I'm home for the rest of the month. No more cruises around the Latin American coast, no more business trips to Chicago. It's been a confusing experience for me. While I wasn't looking, my travel tastes have radically changed. The relief I felt when I curled up in my very own bed last night was on par with the relief I felt when I walked off a plane from London after three months of a very, very bad relationship to see my family standing at the end of the arrivals gate, waving American flags and smiling. So, what am I whining about now?
I hate cities. That's news to me. I've lived and worked in them for years. I grew up in the Sex and the City age when every college-bound girl that I knew dreamed of moving to Manhattan. Sometimes on my afternoon walks around Boston harbor, I still catch myself thinking about lofts and window shopping and sky-high stilettos despite the fact that I know perfectly well that I don't like apartment buildings, spending extravagantly or sore feet. But living in the suburbs has distanced me from the hum of a city and not just geographically.
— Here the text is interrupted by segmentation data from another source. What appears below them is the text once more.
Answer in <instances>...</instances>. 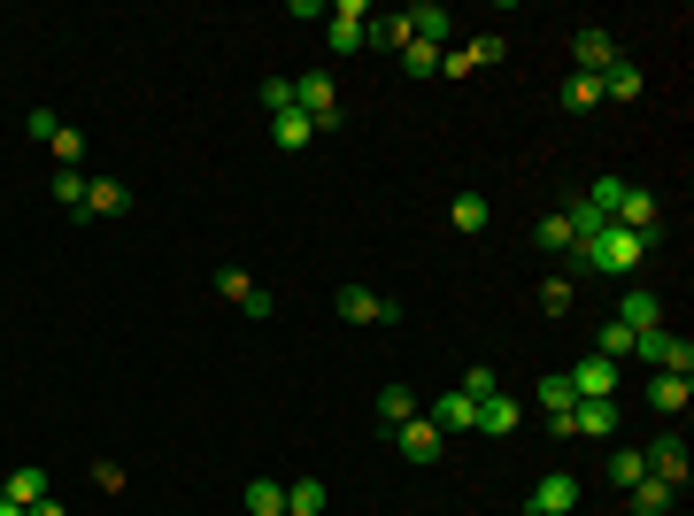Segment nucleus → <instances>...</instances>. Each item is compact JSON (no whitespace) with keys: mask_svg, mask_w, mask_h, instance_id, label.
I'll return each instance as SVG.
<instances>
[{"mask_svg":"<svg viewBox=\"0 0 694 516\" xmlns=\"http://www.w3.org/2000/svg\"><path fill=\"white\" fill-rule=\"evenodd\" d=\"M586 270H610V278H625V270H641L649 255H656V231H625V224H602L594 239H579L571 247Z\"/></svg>","mask_w":694,"mask_h":516,"instance_id":"obj_1","label":"nucleus"},{"mask_svg":"<svg viewBox=\"0 0 694 516\" xmlns=\"http://www.w3.org/2000/svg\"><path fill=\"white\" fill-rule=\"evenodd\" d=\"M633 354L649 362V370H672V378H694V340L687 332H633Z\"/></svg>","mask_w":694,"mask_h":516,"instance_id":"obj_2","label":"nucleus"},{"mask_svg":"<svg viewBox=\"0 0 694 516\" xmlns=\"http://www.w3.org/2000/svg\"><path fill=\"white\" fill-rule=\"evenodd\" d=\"M294 109L309 116V132H340V85H333L325 70H309V78H294Z\"/></svg>","mask_w":694,"mask_h":516,"instance_id":"obj_3","label":"nucleus"},{"mask_svg":"<svg viewBox=\"0 0 694 516\" xmlns=\"http://www.w3.org/2000/svg\"><path fill=\"white\" fill-rule=\"evenodd\" d=\"M363 23H370L363 0H333V8H325V47H333V54H363V47H370Z\"/></svg>","mask_w":694,"mask_h":516,"instance_id":"obj_4","label":"nucleus"},{"mask_svg":"<svg viewBox=\"0 0 694 516\" xmlns=\"http://www.w3.org/2000/svg\"><path fill=\"white\" fill-rule=\"evenodd\" d=\"M394 447H401V463H440L448 455V432L432 416H409V424H394Z\"/></svg>","mask_w":694,"mask_h":516,"instance_id":"obj_5","label":"nucleus"},{"mask_svg":"<svg viewBox=\"0 0 694 516\" xmlns=\"http://www.w3.org/2000/svg\"><path fill=\"white\" fill-rule=\"evenodd\" d=\"M641 455H649V478H664L672 494L687 486V471H694V463H687V440H680V432H656V440H649Z\"/></svg>","mask_w":694,"mask_h":516,"instance_id":"obj_6","label":"nucleus"},{"mask_svg":"<svg viewBox=\"0 0 694 516\" xmlns=\"http://www.w3.org/2000/svg\"><path fill=\"white\" fill-rule=\"evenodd\" d=\"M563 378H571L579 401H618V362H602V354H579Z\"/></svg>","mask_w":694,"mask_h":516,"instance_id":"obj_7","label":"nucleus"},{"mask_svg":"<svg viewBox=\"0 0 694 516\" xmlns=\"http://www.w3.org/2000/svg\"><path fill=\"white\" fill-rule=\"evenodd\" d=\"M340 317L347 324H401V301H386L370 286H340Z\"/></svg>","mask_w":694,"mask_h":516,"instance_id":"obj_8","label":"nucleus"},{"mask_svg":"<svg viewBox=\"0 0 694 516\" xmlns=\"http://www.w3.org/2000/svg\"><path fill=\"white\" fill-rule=\"evenodd\" d=\"M524 509H540V516H563V509H579V478L571 471H548L540 486H532V502Z\"/></svg>","mask_w":694,"mask_h":516,"instance_id":"obj_9","label":"nucleus"},{"mask_svg":"<svg viewBox=\"0 0 694 516\" xmlns=\"http://www.w3.org/2000/svg\"><path fill=\"white\" fill-rule=\"evenodd\" d=\"M216 293H224L232 309H247V317H271V293H263L247 270H216Z\"/></svg>","mask_w":694,"mask_h":516,"instance_id":"obj_10","label":"nucleus"},{"mask_svg":"<svg viewBox=\"0 0 694 516\" xmlns=\"http://www.w3.org/2000/svg\"><path fill=\"white\" fill-rule=\"evenodd\" d=\"M618 324H625V332H656V324H664V301H656L649 286H625V301H618Z\"/></svg>","mask_w":694,"mask_h":516,"instance_id":"obj_11","label":"nucleus"},{"mask_svg":"<svg viewBox=\"0 0 694 516\" xmlns=\"http://www.w3.org/2000/svg\"><path fill=\"white\" fill-rule=\"evenodd\" d=\"M571 440H618V401H579L571 409Z\"/></svg>","mask_w":694,"mask_h":516,"instance_id":"obj_12","label":"nucleus"},{"mask_svg":"<svg viewBox=\"0 0 694 516\" xmlns=\"http://www.w3.org/2000/svg\"><path fill=\"white\" fill-rule=\"evenodd\" d=\"M518 424H524V409H518V401H510V393H487V401H479V424H471V432H487V440H510Z\"/></svg>","mask_w":694,"mask_h":516,"instance_id":"obj_13","label":"nucleus"},{"mask_svg":"<svg viewBox=\"0 0 694 516\" xmlns=\"http://www.w3.org/2000/svg\"><path fill=\"white\" fill-rule=\"evenodd\" d=\"M124 208H132V193H124L116 177H93V185H85V208H78V224H93V216H124Z\"/></svg>","mask_w":694,"mask_h":516,"instance_id":"obj_14","label":"nucleus"},{"mask_svg":"<svg viewBox=\"0 0 694 516\" xmlns=\"http://www.w3.org/2000/svg\"><path fill=\"white\" fill-rule=\"evenodd\" d=\"M0 494H8L16 509H39V502H47V471H39V463H16V471L0 478Z\"/></svg>","mask_w":694,"mask_h":516,"instance_id":"obj_15","label":"nucleus"},{"mask_svg":"<svg viewBox=\"0 0 694 516\" xmlns=\"http://www.w3.org/2000/svg\"><path fill=\"white\" fill-rule=\"evenodd\" d=\"M687 401H694L687 378H672V370H656V378H649V409H656V416H687Z\"/></svg>","mask_w":694,"mask_h":516,"instance_id":"obj_16","label":"nucleus"},{"mask_svg":"<svg viewBox=\"0 0 694 516\" xmlns=\"http://www.w3.org/2000/svg\"><path fill=\"white\" fill-rule=\"evenodd\" d=\"M610 62H618V39H610L602 23H586V31H579V70H586V78H602Z\"/></svg>","mask_w":694,"mask_h":516,"instance_id":"obj_17","label":"nucleus"},{"mask_svg":"<svg viewBox=\"0 0 694 516\" xmlns=\"http://www.w3.org/2000/svg\"><path fill=\"white\" fill-rule=\"evenodd\" d=\"M641 93H649V85H641V62L618 54V62L602 70V101H641Z\"/></svg>","mask_w":694,"mask_h":516,"instance_id":"obj_18","label":"nucleus"},{"mask_svg":"<svg viewBox=\"0 0 694 516\" xmlns=\"http://www.w3.org/2000/svg\"><path fill=\"white\" fill-rule=\"evenodd\" d=\"M432 424H440V432H471V424H479V401H471V393H432Z\"/></svg>","mask_w":694,"mask_h":516,"instance_id":"obj_19","label":"nucleus"},{"mask_svg":"<svg viewBox=\"0 0 694 516\" xmlns=\"http://www.w3.org/2000/svg\"><path fill=\"white\" fill-rule=\"evenodd\" d=\"M409 39H417V8H401V16H378V23H370V47H386V54H401Z\"/></svg>","mask_w":694,"mask_h":516,"instance_id":"obj_20","label":"nucleus"},{"mask_svg":"<svg viewBox=\"0 0 694 516\" xmlns=\"http://www.w3.org/2000/svg\"><path fill=\"white\" fill-rule=\"evenodd\" d=\"M555 101H563V116H586V109H602V78H586V70H571Z\"/></svg>","mask_w":694,"mask_h":516,"instance_id":"obj_21","label":"nucleus"},{"mask_svg":"<svg viewBox=\"0 0 694 516\" xmlns=\"http://www.w3.org/2000/svg\"><path fill=\"white\" fill-rule=\"evenodd\" d=\"M487 216H494V208H487V193H471V185L448 200V224H456V231H487Z\"/></svg>","mask_w":694,"mask_h":516,"instance_id":"obj_22","label":"nucleus"},{"mask_svg":"<svg viewBox=\"0 0 694 516\" xmlns=\"http://www.w3.org/2000/svg\"><path fill=\"white\" fill-rule=\"evenodd\" d=\"M47 147H54V171H78V163H85V132H78V124H54Z\"/></svg>","mask_w":694,"mask_h":516,"instance_id":"obj_23","label":"nucleus"},{"mask_svg":"<svg viewBox=\"0 0 694 516\" xmlns=\"http://www.w3.org/2000/svg\"><path fill=\"white\" fill-rule=\"evenodd\" d=\"M409 416H417V393H409V385H386V393H378V424L394 432V424H409Z\"/></svg>","mask_w":694,"mask_h":516,"instance_id":"obj_24","label":"nucleus"},{"mask_svg":"<svg viewBox=\"0 0 694 516\" xmlns=\"http://www.w3.org/2000/svg\"><path fill=\"white\" fill-rule=\"evenodd\" d=\"M641 478H649V455H641V447H618V455H610V486H625V494H633Z\"/></svg>","mask_w":694,"mask_h":516,"instance_id":"obj_25","label":"nucleus"},{"mask_svg":"<svg viewBox=\"0 0 694 516\" xmlns=\"http://www.w3.org/2000/svg\"><path fill=\"white\" fill-rule=\"evenodd\" d=\"M325 509V478H294L286 486V516H317Z\"/></svg>","mask_w":694,"mask_h":516,"instance_id":"obj_26","label":"nucleus"},{"mask_svg":"<svg viewBox=\"0 0 694 516\" xmlns=\"http://www.w3.org/2000/svg\"><path fill=\"white\" fill-rule=\"evenodd\" d=\"M247 509L255 516H286V486H278V478H247Z\"/></svg>","mask_w":694,"mask_h":516,"instance_id":"obj_27","label":"nucleus"},{"mask_svg":"<svg viewBox=\"0 0 694 516\" xmlns=\"http://www.w3.org/2000/svg\"><path fill=\"white\" fill-rule=\"evenodd\" d=\"M440 54H448V47H432V39H409V47H401V70H409V78H432V70H440Z\"/></svg>","mask_w":694,"mask_h":516,"instance_id":"obj_28","label":"nucleus"},{"mask_svg":"<svg viewBox=\"0 0 694 516\" xmlns=\"http://www.w3.org/2000/svg\"><path fill=\"white\" fill-rule=\"evenodd\" d=\"M271 140H278V147H309L317 132H309V116H302V109H286V116H271Z\"/></svg>","mask_w":694,"mask_h":516,"instance_id":"obj_29","label":"nucleus"},{"mask_svg":"<svg viewBox=\"0 0 694 516\" xmlns=\"http://www.w3.org/2000/svg\"><path fill=\"white\" fill-rule=\"evenodd\" d=\"M532 239H540L548 255H571V247H579V239H571V224H563V208H555V216H540V224H532Z\"/></svg>","mask_w":694,"mask_h":516,"instance_id":"obj_30","label":"nucleus"},{"mask_svg":"<svg viewBox=\"0 0 694 516\" xmlns=\"http://www.w3.org/2000/svg\"><path fill=\"white\" fill-rule=\"evenodd\" d=\"M672 502H680V494H672L664 478H641V486H633V509H641V516H664Z\"/></svg>","mask_w":694,"mask_h":516,"instance_id":"obj_31","label":"nucleus"},{"mask_svg":"<svg viewBox=\"0 0 694 516\" xmlns=\"http://www.w3.org/2000/svg\"><path fill=\"white\" fill-rule=\"evenodd\" d=\"M85 185H93L85 171H54V208H70V216H78V208H85Z\"/></svg>","mask_w":694,"mask_h":516,"instance_id":"obj_32","label":"nucleus"},{"mask_svg":"<svg viewBox=\"0 0 694 516\" xmlns=\"http://www.w3.org/2000/svg\"><path fill=\"white\" fill-rule=\"evenodd\" d=\"M594 354H602V362H625V354H633V332H625V324L610 317V324L594 332Z\"/></svg>","mask_w":694,"mask_h":516,"instance_id":"obj_33","label":"nucleus"},{"mask_svg":"<svg viewBox=\"0 0 694 516\" xmlns=\"http://www.w3.org/2000/svg\"><path fill=\"white\" fill-rule=\"evenodd\" d=\"M463 54H471V70H487V62H502V31H479V39H463Z\"/></svg>","mask_w":694,"mask_h":516,"instance_id":"obj_34","label":"nucleus"},{"mask_svg":"<svg viewBox=\"0 0 694 516\" xmlns=\"http://www.w3.org/2000/svg\"><path fill=\"white\" fill-rule=\"evenodd\" d=\"M286 109H294V78H271L263 85V116H286Z\"/></svg>","mask_w":694,"mask_h":516,"instance_id":"obj_35","label":"nucleus"},{"mask_svg":"<svg viewBox=\"0 0 694 516\" xmlns=\"http://www.w3.org/2000/svg\"><path fill=\"white\" fill-rule=\"evenodd\" d=\"M540 309L563 317V309H571V278H548V286H540Z\"/></svg>","mask_w":694,"mask_h":516,"instance_id":"obj_36","label":"nucleus"},{"mask_svg":"<svg viewBox=\"0 0 694 516\" xmlns=\"http://www.w3.org/2000/svg\"><path fill=\"white\" fill-rule=\"evenodd\" d=\"M463 393H471V401H487V393H502V385H494V370H487V362H471V370H463Z\"/></svg>","mask_w":694,"mask_h":516,"instance_id":"obj_37","label":"nucleus"},{"mask_svg":"<svg viewBox=\"0 0 694 516\" xmlns=\"http://www.w3.org/2000/svg\"><path fill=\"white\" fill-rule=\"evenodd\" d=\"M31 516H70V509H62V502H54V494H47V502H39V509H31Z\"/></svg>","mask_w":694,"mask_h":516,"instance_id":"obj_38","label":"nucleus"},{"mask_svg":"<svg viewBox=\"0 0 694 516\" xmlns=\"http://www.w3.org/2000/svg\"><path fill=\"white\" fill-rule=\"evenodd\" d=\"M0 516H31V509H16V502H8V494H0Z\"/></svg>","mask_w":694,"mask_h":516,"instance_id":"obj_39","label":"nucleus"},{"mask_svg":"<svg viewBox=\"0 0 694 516\" xmlns=\"http://www.w3.org/2000/svg\"><path fill=\"white\" fill-rule=\"evenodd\" d=\"M524 516H540V509H524Z\"/></svg>","mask_w":694,"mask_h":516,"instance_id":"obj_40","label":"nucleus"}]
</instances>
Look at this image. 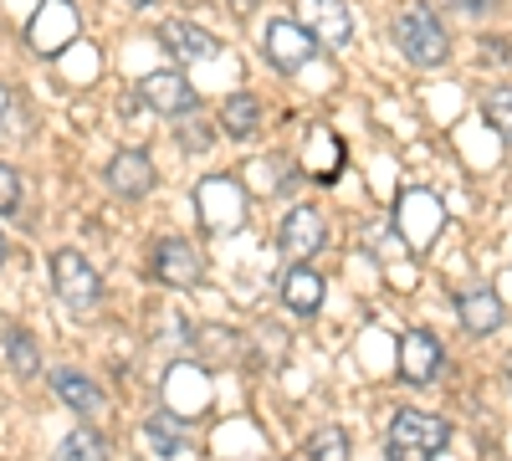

It took Chicago less than four days to make me realize how far I've really moved from metropolitan life. From the second I stepped foot in our hotel, I couldn't wait to trade concrete squares for grass and traffic lights for trees. Even the beatboxing homeless man who followed us down Wacker Drive couldn't cheer me up. I mean, I missed the Supermoon for that? It all felt cold and lonely and suffocating in a way that no city ever has. It's not Chicago's fault though. That's just where I realized that I've changed.
Not for me
I want something else. Before this traveling stint, I got up-in-arms reading a blog that asserted that most American cities feel the same, unlike New Orleans which has a vibe of its own. Now I agree. Another thing I didn't like about Chicago is that it just felt so done. Chicago felt like New York to me, like Atlanta, like Newark, like Philadelphia, like Providence. What I liked about New Orleans - other than the endless hurricanes and Jello shots - was that it was different. In that town, I was aware that I was on the edge of mayhem. There was an air of literal insanity. Not everyone-has-their-issues insanity. Pure, profound mental instability that suggests that literally anything is possible, even probable. I felt a little like Alice in Wonderland walking down Bourbon Street and that was before I was drunk.
The cruise stops were disappointing for a reason similar to Chicago's. The ports of Costa Maya, Belize City and Roatán were little more than outdoor malls. Probably because two of the three are owned by the cruise lines. I didn't even get off the boat at Cozumel which looked like Cancun 2.0. At the other ports, the intent locals crowded around the port exits were enough to deter us from going into town proper. Never before have I been afraid of going into less than savory areas. Hell, I've lived in several. This time, the close inspection of my purse, my clean clothes, my skin color made me too scared to explore. And I hated that. The next time I go to one of those countries or any others in the region, I won't be arriving from the direction of the ship terminal, that's for sure.
But there certainly were highlights. We saw sting rays, giant lobster and barracuda while snorkeling in Belize. We learned about the local Belizean beers from the friendliest waitress on Bannister Island while we swung in side-by-side hammocks. We molested half the statues on the Norwegian Spirit. We sat at a window in the front of the ship when it passed through a squall with hurricane force winds. We swam around and laughed and ate well (mostly).
Banana courtesy of me
Still, home is best. I've been steadily turning more homebody for the past few years but this is different. Maybe it's because for the first time since I was 18, I really feel like the word "home" applies to where I live. I'm not couch surfing and living out of my Corolla anymore. I'm not relocating constantly from town to town or apartment to crappy apartment. I like looking out the window and knowing the exact location of every shrubbery in my backyard. I like the neighbor with the cute golden retriever and the elderly one who takes 10 minutes to get her car in the driveway. In a world of constant comparison, everything else is being compared back here to my perfect little bubble where everything is to my liking. Nothing can compare to home, no matter how fabulous the cruise state room or how grand the view from a hotel room. I would trade any number of jacuzzis, fluffy towels and concierge stewards for the smell of my front hall.